Despite this fact, the speakers concluded that there was still much Web site owners could do to soften the blow and to protect consumers. However, many attendees were not there to receive this message.


While the seminar was well attended at the start, industry members slowly filed out as though the home team was down 10 runs in the final innings of a baseball game.


This is symbolic since privacy, perhaps the most important issue for marketers, isn't all that sexy. "The message was that establishing a strong privacy policy can give a business a strong competitive advantage," said Jim Nail, panel moderator and senior analyst for Forrester Research, Cambridge, MA. "Clearly, the advertising industry doesn't believe that.

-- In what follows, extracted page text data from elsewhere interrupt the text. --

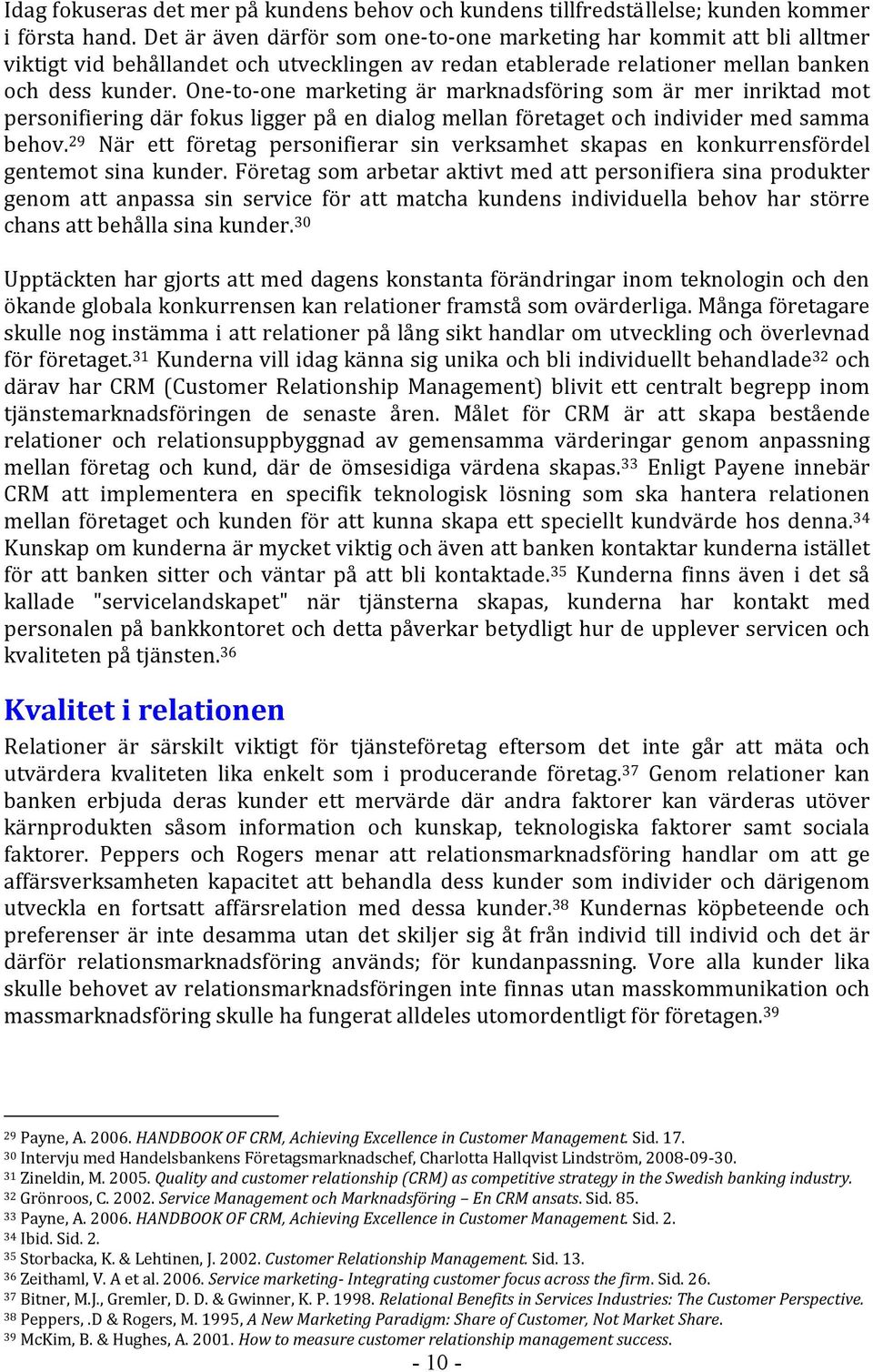 Idag fokuseras det mer på kundens behov och kundens tillfredställelse; kunden kommer i första hand. Det är även därför som one-to-one marketing har kommit att bli alltmer viktigt vid behållandet och utvecklingen av redan etablerade relationer mellan banken och dess kunder. One-to-one marketing är marknadsföring som är mer inriktad mot personifiering där fokus ligger på en dialog mellan företaget och individer med samma behov.$^{29}$ När ett företag personifierar sin verksamhet skapas en konkurrensfördel gentemot sina kunder. Företag som arbetar aktivt med att personifiera sina produkter genom att anpassa sin service för att matcha kundens individuella behov har större chans att behålla sina kunder.$^{30}$

Upptäckten har gjorts att med dagens konstanta förändringar inom teknologin och den ökande globala konkurrensen kan relationer framstå som ovärderliga. Många företagare skulle nog instämma i att relationer på lång sikt handlar om utveckling och överlevnad för företaget.$^{31}$ Kunderna vill idag känna sig unika och bli individuellt behandlade$^{32}$ och därav har CRM (Customer Relationship Management) blivit ett centralt begrepp inom tjänstemarknadsföringen de senaste åren. Målet för CRM är att skapa bestående relationer och relationsuppbyggnad av gemensamma värderingar genom anpassning mellan företag och kund, där de ömsesidiga värdena skapas.$^{33}$ Enligt Payene innebär CRM att implementera en specifik teknologisk lösning som ska hantera relationen mellan företaget och kunden för att kunna skapa ett speciellt kundvärde hos denna.$^{34}$ Kunskap om kunderna är mycket viktig och även att banken kontaktar kunderna istället för att banken sitter och väntar på att bli kontaktade.$^{35}$ Kunderna finns även i det så kallade "servicelandskapet" när tjänsterna skapas, kunderna har kontakt med personalen på bankkontoret och detta påverkar betydligt hur de upplever servicen och kvaliteten på tjänsten.$^{36}$

Kvalitet i relationen

Relationer är särskilt viktigt för tjänsteföretag eftersom det inte går att mäta och utvärdera kvaliteten lika enkelt som i producerande företag.$^{37}$ Genom relationer kan banken erbjuda deras kunder ett mervärde där andra faktorer kan värderas utöver kärnprodukten såsom information och kunskap, teknologiska faktorer samt sociala faktorer. Peppers och Rogers menar att relationsmarknadsföring handlar om att ge affärsverksamheten kapacitet att behandla dess kunder som individer och därigenom utveckla en fortsatt affärsrelation med dessa kunder.$^{38}$ Kundernas köpbeteende och preferenser är inte desamma utan det skiljer sig åt från individ till individ och det är därför relationsmarknadsföring används; för kundanpassning. Vore alla kunder lika skulle behovet av relationsmarknadsföringen inte finnas utan masskommunikation och massmarknadsföring skulle ha fungerat alldeles utomordentligt för företagen.$^{39}$

$^{29}$ Payne, A. 2006. HANDBOOK OF CRM, Achieving Excellence in Customer Management. Sid. 17.
$^{30}$ Intervju med Handelsbankens Företagsmarknadschef, Charlotta Hallqvist Lindström, 2008-09-30.
$^{31}$ Zineldin, M. 2005. Quality and customer relationship (CRM) as competitive strategy in the Swedish banking industry.
$^{32}$ Grönroos, C. 2002. Service Management och Marknadsföring – En CRM ansats. Sid. 85.
$^{33}$ Payne, A. 2006. HANDBOOK OF CRM, Achieving Excellence in Customer Management. Sid. 2.
$^{34}$ Ibid. Sid. 2.
$^{35}$ Storbacka, K. & Lehtinen, J. 2002. Customer Relationship Management. Sid. 13.
$^{36}$ Zeithaml, V. A et al. 2006. Service marketing- Integrating customer focus across the firm. Sid. 26.
$^{37}$ Bitner, M.J., Gremler, D. D. & Gwinner, K. P. 1998. Relational Benefits in Services Industries: The Customer Perspective.
$^{38}$ Peppers, .D & Rogers, M. 1995, A New Marketing Paradigm: Share of Customer, Not Market Share.
$^{39}$ McKim, B. & Hughes, A. 2001. How to measure customer relationship management success.

- 10 -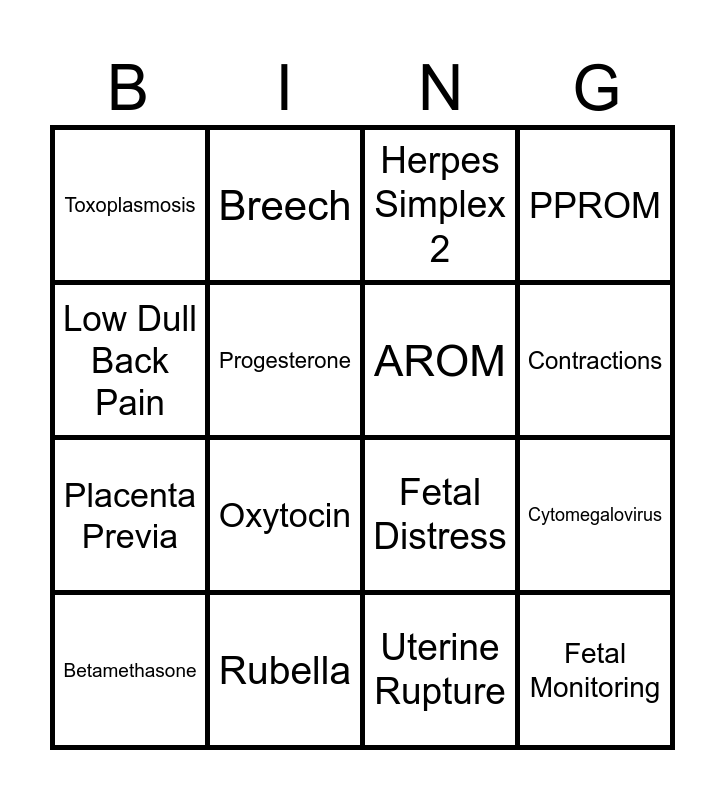 | B | I | N | G |
|---|---|---|---|
| Toxoplasmosis | Breech | Herpes Simplex 2 | PPROM |
| Low Dull Back Pain | Progesterone | AROM | Contractions |
| Placenta Previa | Oxytocin | Fetal Distress | Cytomegalovirus |
| Betamethasone | Rubella | Uterine Rupture | Fetal Monitoring |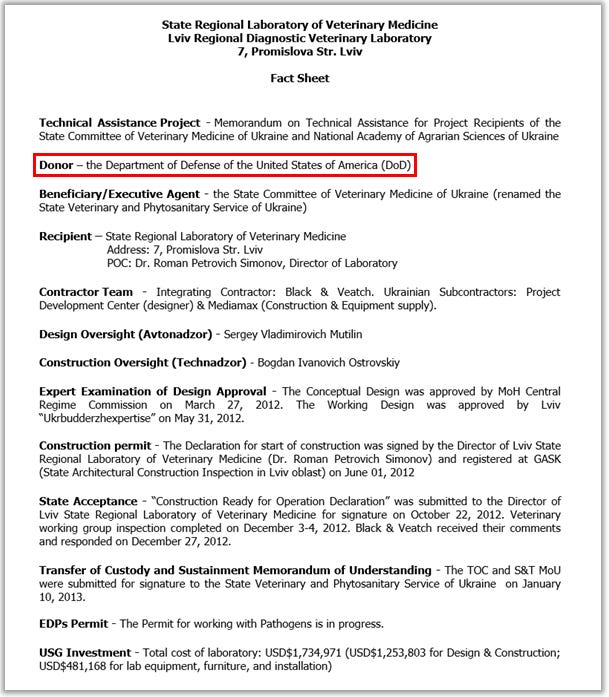 State Regional Laboratory of Veterinary Medicine
Lviv Regional Diagnostic Veterinary Laboratory
7, Promislova Str. Lviv

Fact Sheet

Technical Assistance Project - Memorandum on Technical Assistance for Project Recipients of the State Committee of Veterinary Medicine of Ukraine and National Academy of Agrarian Sciences of Ukraine

Donor – the Department of Defense of the United States of America (DoD)

Beneficiary/Executive Agent - the State Committee of Veterinary Medicine of Ukraine (renamed the State Veterinary and Phytosanitary Service of Ukraine)

Recipient – State Regional Laboratory of Veterinary Medicine
Address: 7, Promislova Str. Lviv
POC: Dr. Roman Petrovich Simonov, Director of Laboratory

Contractor Team - Integrating Contractor: Black & Veatch. Ukrainian Subcontractors: Project Development Center (designer) & Mediamax (Construction & Equipment supply).

Design Oversight (Avtonadzor) - Sergey Vladimirovich Mutilin

Construction Oversight (Technadzor) - Bogdan Ivanovich Ostrovskiy

Expert Examination of Design Approval - The Conceptual Design was approved by MoH Central Regime Commission on March 27, 2012. The Working Design was approved by Lviv "Ukrbudderzhexpertise" on May 31, 2012.

Construction permit - The Declaration for start of construction was signed by the Director of Lviv State Regional Laboratory of Veterinary Medicine (Dr. Roman Petrovich Simonov) and registered at GASK (State Architectural Construction Inspection in Lviv oblast) on June 01, 2012

State Acceptance - "Construction Ready for Operation Declaration" was submitted to the Director of Lviv State Regional Laboratory of Veterinary Medicine for signature on October 22, 2012. Veterinary working group inspection completed on December 3-4, 2012. Black & Veatch received their comments and responded on December 27, 2012.

Transfer of Custody and Sustainment Memorandum of Understanding - The TOC and S&T MoU were submitted for signature to the State Veterinary and Phytosanitary Service of Ukraine on January 10, 2013.

EDPs Permit - The Permit for working with Pathogens is in progress.

USG Investment - Total cost of laboratory: USD$1,734,971 (USD$1,253,803 for Design & Construction; USD$481,168 for lab equipment, furniture, and installation)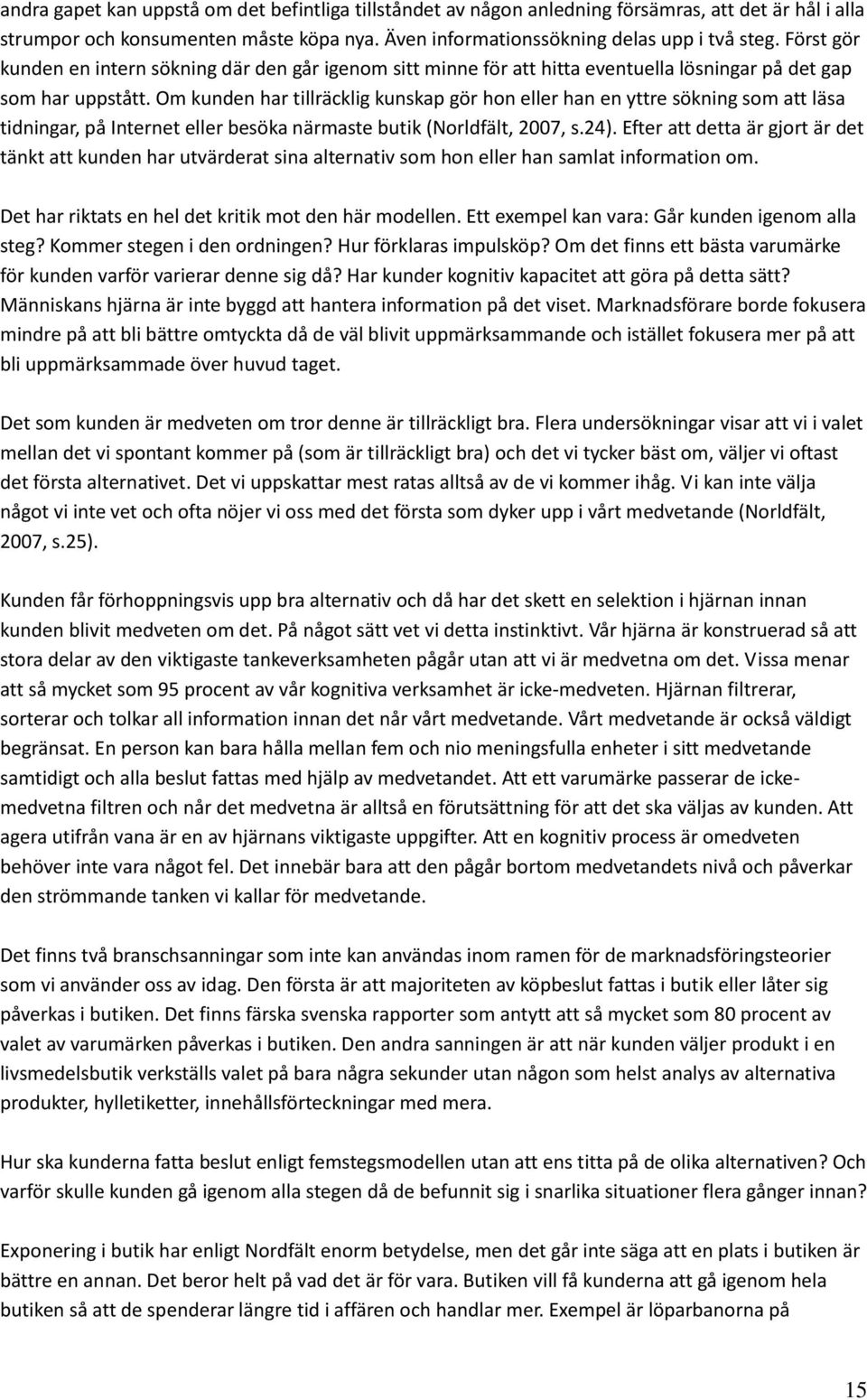 andra gapet kan uppstå om det befintliga tillståndet av någon anledning försämras, att det är hål i alla strumpor och konsumenten måste köpa nya. Även informationssökning delas upp i två steg. Först gör kunden en intern sökning där den går igenom sitt minne för att hitta eventuella lösningar på det gap som har uppstått. Om kunden har tillräcklig kunskap gör hon eller han en yttre sökning som att läsa tidningar, på Internet eller besöka närmaste butik (Norldfält, 2007, s.24). Efter att detta är gjort är det tänkt att kunden har utvärderat sina alternativ som hon eller han samlat information om.

Det har riktats en hel det kritik mot den här modellen. Ett exempel kan vara: Går kunden igenom alla steg? Kommer stegen i den ordningen? Hur förklaras impulsköp? Om det finns ett bästa varumärke för kunden varför varierar denne sig då? Har kunder kognitiv kapacitet att göra på detta sätt? Människans hjärna är inte byggd att hantera information på det viset. Marknadsförare borde fokusera mindre på att bli bättre omtyckta då de väl blivit uppmärksammande och istället fokusera mer på att bli uppmärksammade över huvud taget.

Det som kunden är medveten om tror denne är tillräckligt bra. Flera undersökningar visar att vi i valet mellan det vi spontant kommer på (som är tillräckligt bra) och det vi tycker bäst om, väljer vi oftast det första alternativet. Det vi uppskattar mest ratas alltså av de vi kommer ihåg. Vi kan inte välja något vi inte vet och ofta nöjer vi oss med det första som dyker upp i vårt medvetande (Norldfält, 2007, s.25).

Kunden får förhoppningsvis upp bra alternativ och då har det skett en selektion i hjärnan innan kunden blivit medveten om det. På något sätt vet vi detta instinktivt. Vår hjärna är konstruerad så att stora delar av den viktigaste tankeverksamheten pågår utan att vi är medvetna om det. Vissa menar att så mycket som 95 procent av vår kognitiva verksamhet är icke-medveten. Hjärnan filtrerar, sorterar och tolkar all information innan det når vårt medvetande. Vårt medvetande är också väldigt begränsat. En person kan bara hålla mellan fem och nio meningsfulla enheter i sitt medvetande samtidigt och alla beslut fattas med hjälp av medvetandet. Att ett varumärke passerar de icke-medvetna filtren och når det medvetna är alltså en förutsättning för att det ska väljas av kunden. Att agera utifrån vana är en av hjärnans viktigaste uppgifter. Att en kognitiv process är omedveten behöver inte vara något fel. Det innebär bara att den pågår bortom medvetandets nivå och påverkar den strömmande tanken vi kallar för medvetande.

Det finns två branschsanningar som inte kan användas inom ramen för de marknadsföringsteorier som vi använder oss av idag. Den första är att majoriteten av köpbeslut fattas i butik eller låter sig påverkas i butiken. Det finns färska svenska rapporter som antytt att så mycket som 80 procent av valet av varumärken påverkas i butiken. Den andra sanningen är att när kunden väljer produkt i en livsmedelsbutik verkställs valet på bara några sekunder utan någon som helst analys av alternativa produkter, hylletiketter, innehållsförteckningar med mera.

Hur ska kunderna fatta beslut enligt femstegsmodellen utan att ens titta på de olika alternativen? Och varför skulle kunden gå igenom alla stegen då de befunnit sig i snarlika situationer flera gånger innan?

Exponering i butik har enligt Nordfält enorm betydelse, men det går inte säga att en plats i butiken är bättre en annan. Det beror helt på vad det är för vara. Butiken vill få kunderna att gå igenom hela butiken så att de spenderar längre tid i affären och handlar mer. Exempel är löparbanorna på

15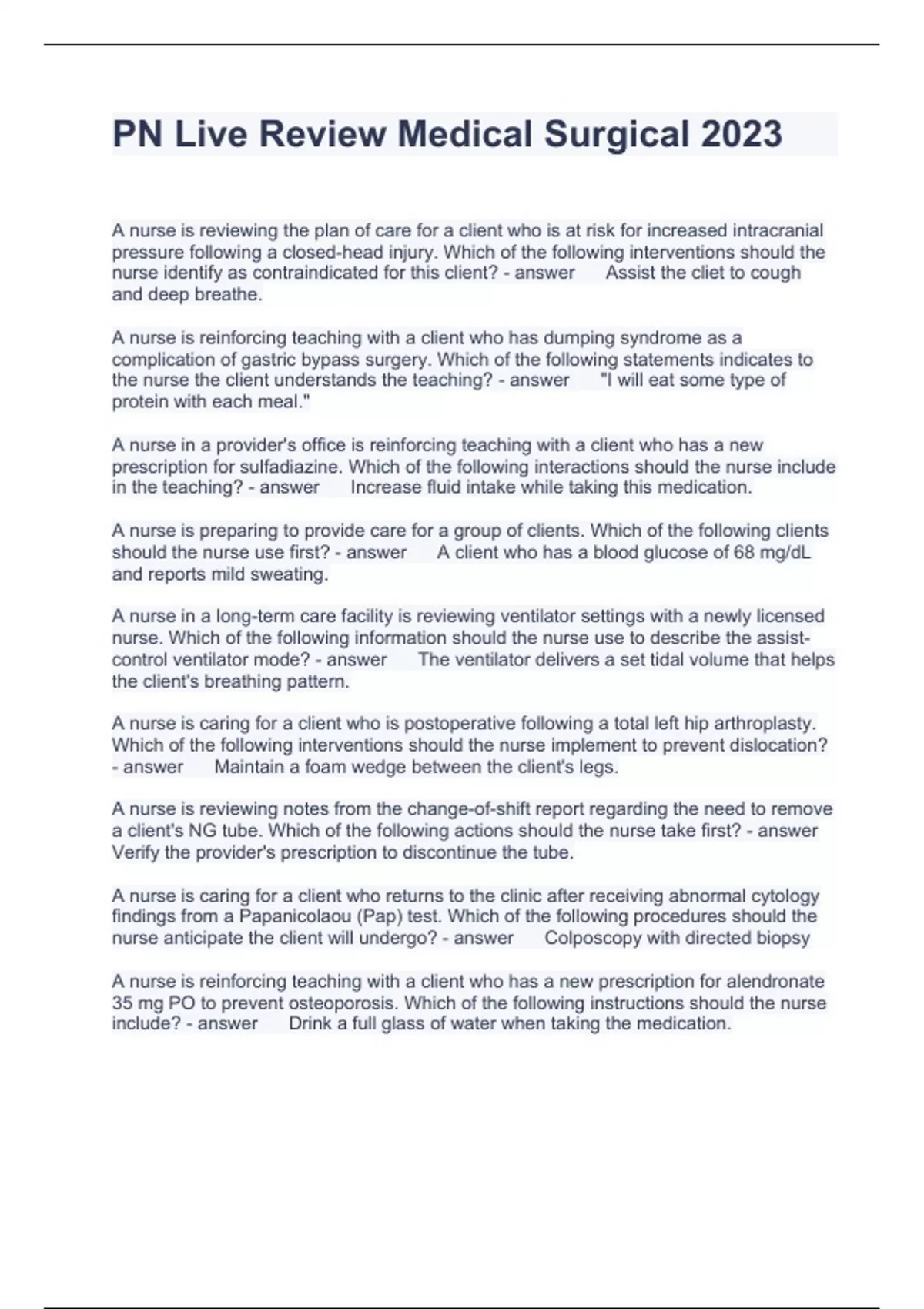 PN Live Review Medical Surgical 2023

A nurse is reviewing the plan of care for a client who is at risk for increased intracranial pressure following a closed-head injury. Which of the following interventions should the nurse identify as contraindicated for this client? - answer Assist the cliet to cough and deep breathe.

A nurse is reinforcing teaching with a client who has dumping syndrome as a complication of gastric bypass surgery. Which of the following statements indicates to the nurse the client understands the teaching? - answer "I will eat some type of protein with each meal."

A nurse in a provider's office is reinforcing teaching with a client who has a new prescription for sulfadiazine. Which of the following interactions should the nurse include in the teaching? - answer Increase fluid intake while taking this medication.

A nurse is preparing to provide care for a group of clients. Which of the following clients should the nurse use first? - answer A client who has a blood glucose of 68 mg/dL and reports mild sweating.

A nurse in a long-term care facility is reviewing ventilator settings with a newly licensed nurse. Which of the following information should the nurse use to describe the assist-control ventilator mode? - answer The ventilator delivers a set tidal volume that helps the client's breathing pattern.

A nurse is caring for a client who is postoperative following a total left hip arthroplasty. Which of the following interventions should the nurse implement to prevent dislocation? - answer Maintain a foam wedge between the client's legs.

A nurse is reviewing notes from the change-of-shift report regarding the need to remove a client's NG tube. Which of the following actions should the nurse take first? - answer Verify the provider's prescription to discontinue the tube.

A nurse is caring for a client who returns to the clinic after receiving abnormal cytology findings from a Papanicolaou (Pap) test. Which of the following procedures should the nurse anticipate the client will undergo? - answer Colposcopy with directed biopsy

A nurse is reinforcing teaching with a client who has a new prescription for alendronate 35 mg PO to prevent osteoporosis. Which of the following instructions should the nurse include? - answer Drink a full glass of water when taking the medication.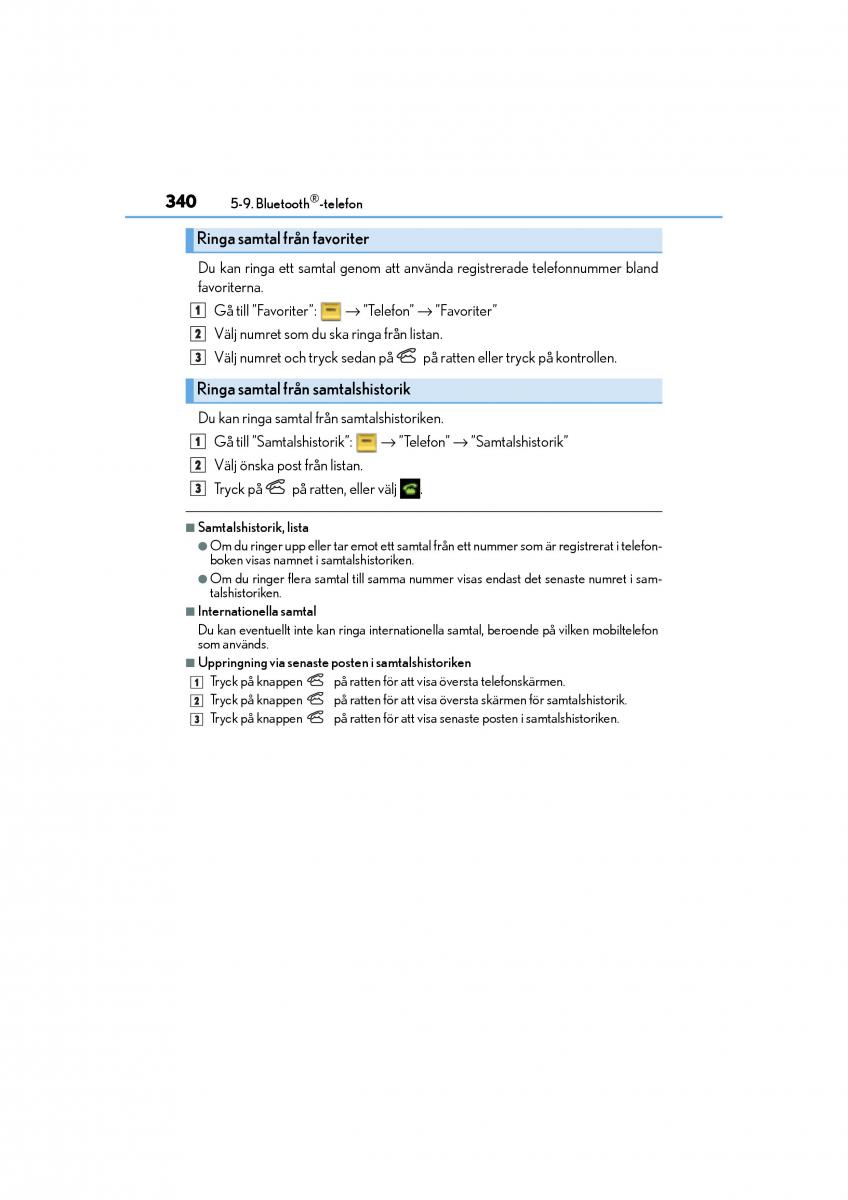 340 5-9. Bluetooth®-telefon

Ringa samtal från favoriter

Du kan ringa ett samtal genom att använda registrerade telefonnummer bland favoriterna.

1 Gå till "Favoriter": → "Telefon" → "Favoriter"

2 Välj numret som du ska ringa från listan.

3 Välj numret och tryck sedan på på ratten eller tryck på kontrollen.

Ringa samtal från samtalshistorik

Du kan ringa samtal från samtalshistoriken.

1 Gå till "Samtalshistorik": → "Telefon" → "Samtalshistorik"

2 Välj önska post från listan.

3 Tryck på på ratten, eller välj .

■ Samtalshistorik, lista

● Om du ringer upp eller tar emot ett samtal från ett nummer som är registrerat i telefonboken visas namnet i samtalshistoriken.

● Om du ringer flera samtal till samma nummer visas endast det senaste numret i samtalshistoriken.

■ Internationella samtal

Du kan eventuellt inte kan ringa internationella samtal, beroende på vilken mobiltelefon som används.

■ Uppringning via senaste posten i samtalshistoriken

1 Tryck på knappen på ratten för att visa översta telefonskärmen.

2 Tryck på knappen på ratten för att visa översta skärmen för samtalshistorik.

3 Tryck på knappen på ratten för att visa senaste posten i samtalshistoriken.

They didn't stick around to listen so I don't think it resonated with them."


Unfortunately, time may be running out this election year as the issue of consumer privacy protection will likely be brought to the forefront by candidates on both the state and national fronts, said Russ Bodoff, chief operating officer of the BBBOnline. "The industry is losing an opportunity. They've done a poor job of responding [to the issue]."


Internet marketers have been slow to realize that "there's been a fundamental shift. It used to be this information [a consumers age, address, income, etc.] was like air or water. It was there for the taking," said Bob Lewin, executive director at TRUSTe.


As consumers have become more concerned about the fact that Web sites are capturing their data, they have to be alerted to the fact that they are "better off" if they provide this information, said Lewin. This is because they can be better served banner ads and other online marketing messages.


Consumers are confused about privacy issues, however, and with good reason, said Larry Lozon, CEO of Privaseek. " Let consumers know what information you're collecting and how will it be used," he said.


Much of the privacy language adds to this confusion. "How many consumers understand the three-letter word 'opt'?" said Lozon. "We need to simplify the language."


In the meantime, the Federal Trade Commission has already begun to monitor how consumer's information is collected by Web sites with its Child Online Privacy Protection Act as well as the litigation it brought against sites such as Geocities.com.


The FTC appears poised to get more involved with the Net. "The FTC chairman has said we'll continue to be active [in this area]," said Dean Forbes, a member of the Federal Trade Commission's Advertising Practices Division. "Everyone should keep a watchful eye as to what their companies are doing."


This should serve as a wake-up call. "The heat is on and its on big time and its on you and me and we have to deliver," said John Kamp, senior vice president at the American Association of Advertising Agencies, Washington.


Others said government intervention is a good thing. "Self regulation hasn't worked. It's time for reasonable regulation to inspire consumer confidence," said Ray Everett Church, chief privacy officer at AllAdvantage.com.


One proactive measure companies can currently take is to launch media education campaigns, said Kamp, to express "the value of sharing information online." He also suggested Web sites appoint a privacy czar and actively participate in the development of standards that are already being shaped in Washington and in the marketplace.


The FTC's Forbes suggested if you have a privacy policy, follow it and "make it so consumers can find your privacy policy."


Nail summed up the situation by saying that privacy has always taken a backseat to other issues. "It's hard to draw attention to something that isn't a fire under [Web site owners] feet. Hopefully it doesn't have to get to that."